- Flag of Burundi
- IOC code: BDI
- NOC: Comité National Olympique du Burundi

in Rabat, Morocco 19 August 2019 – 31 August 2019
- Competitors: 54 (44 men and 10 women) in 9 sports
- Medals: Gold 0 Silver 0 Bronze 0 Total 0

African Games appearances
- 1987; 1991; 1995; 1999–2007; 2011; 2015; 2019; 2023;

= Burundi at the 2019 African Games =

Burundi competed at the 2019 African Games held from 19 to 31 August 2019 in Rabat, Morocco.

== Athletics ==

Onesphore Nzikwinkunda finished in 6th place in the men's 10,000 metres event.

Rodrigue Kwizera competed in the men's 5000 metres and he finished in 16th place. Cavaline Nahimana competed in the women's 5000 metres event and she finished in 8th place.

Patrick Nibafasha competed in the men's 1500 metres but did not qualify to compete in the final. Violette Ndayikengurukiye competed in the women's 800 metres event and also did not qualify to compete in the final.
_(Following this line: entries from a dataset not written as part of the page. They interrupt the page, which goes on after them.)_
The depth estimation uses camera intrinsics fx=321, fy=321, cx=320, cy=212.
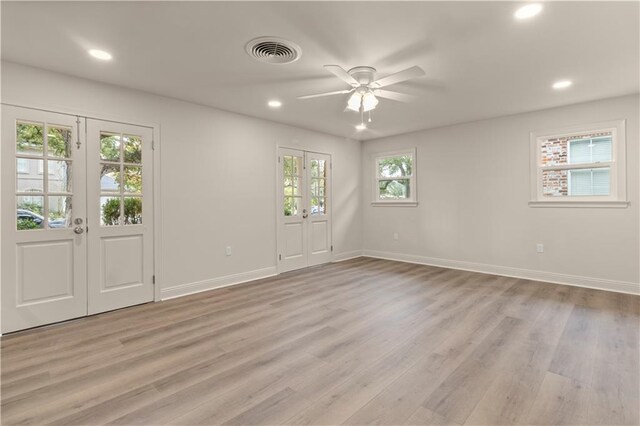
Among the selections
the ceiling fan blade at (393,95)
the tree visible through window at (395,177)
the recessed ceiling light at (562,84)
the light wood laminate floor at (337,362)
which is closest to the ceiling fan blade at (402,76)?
the ceiling fan blade at (393,95)

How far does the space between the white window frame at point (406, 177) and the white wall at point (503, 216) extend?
0.33 ft

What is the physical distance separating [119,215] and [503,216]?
214 inches

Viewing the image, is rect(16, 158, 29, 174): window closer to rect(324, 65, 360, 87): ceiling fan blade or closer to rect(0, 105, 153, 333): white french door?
rect(0, 105, 153, 333): white french door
Two athletes represented Burundi in the men's 800 metres: Eric Nzikwinkunda and Prosper Niyonkuru. Niyonkuru did not advance to the semifinals and Nzikwinkunda finished in 11th place in the semifinals.

== Cycling ==

Leonidas Ahishakiye, Mussa Amissi and Amadi Uwimana competed in road cycling.

== Football ==

Burundi's national under-20 football team competed at the 2019 African Games. The team lost all three matches in the men's tournament and did not advance to the semi-finals.

== Judo ==

Six athletes represented Burundi in judo: Claude Hakizimana, Signoline Kanyamuneza, Samuel Kwitonda, Fabrice Kwizera, Donatien Nduwimana and Ange Ciella Niragira.

== Karate ==

Elvis Terimbere (men's Kumite -60kg) competed in karate.

== Swimming ==

Belly Crésus Ganira, Billy-Scott Irakose and Odrina Kaze competed in swimming.

== Tennis ==

Burundi competed in tennis.

== Wrestling ==

Claude Ndayizeye and Rachelle Niyomukiza were scheduled to compete in wrestling but they did not compete in their events.